(Adds private lenders’ proposed new rules for overdraft credit)
By Carolina Mandl
SAO PAULO, Jan 17 (Reuters) - Brazil’s top lenders have proposed changes on overdraft credit lines that aim to reduce interest rates for consumers by suggesting clients who are over-using expensive credit transfer their debts to cheaper products.
The transfer of overdraft debt to other lines would not be mandatory and instead clients would have to agree on it, the sources said, asking for anonymity because the discussions are not public.
The central bank and bank lobbying group Febraban said earlier on Wednesday they were discussing changes in overdraft credit, one of the most expensive credit lines in the country, with average annual interest rates higher than 300 percent.

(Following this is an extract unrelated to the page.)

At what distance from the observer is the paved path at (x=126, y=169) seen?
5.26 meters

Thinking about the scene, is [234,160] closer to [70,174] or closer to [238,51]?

Febraban and the central bank did not immediately respond to requests for comment.
Last year, the central bank changed rules governing revolving credit lines offered on credit cards, limiting their use to one month. After that, banks are required to transfer debts to lower-cost credit products.
In demanding clients’ agreement on overdraft transfers, banks are trying to avoid the consumer complaints they received after the credit card regulations were changed. Some clients complained of not being able to chose the new credit products to which their debts were transferred.
Banks are discussing a rule in which they would be mandated to contact clients to offer them cheaper lines once they identify a customer is using a high percentage of his overdraft credit line for a long period.
Reuters reported last June that the central bank and private lenders were discussing changes in overdraft protection.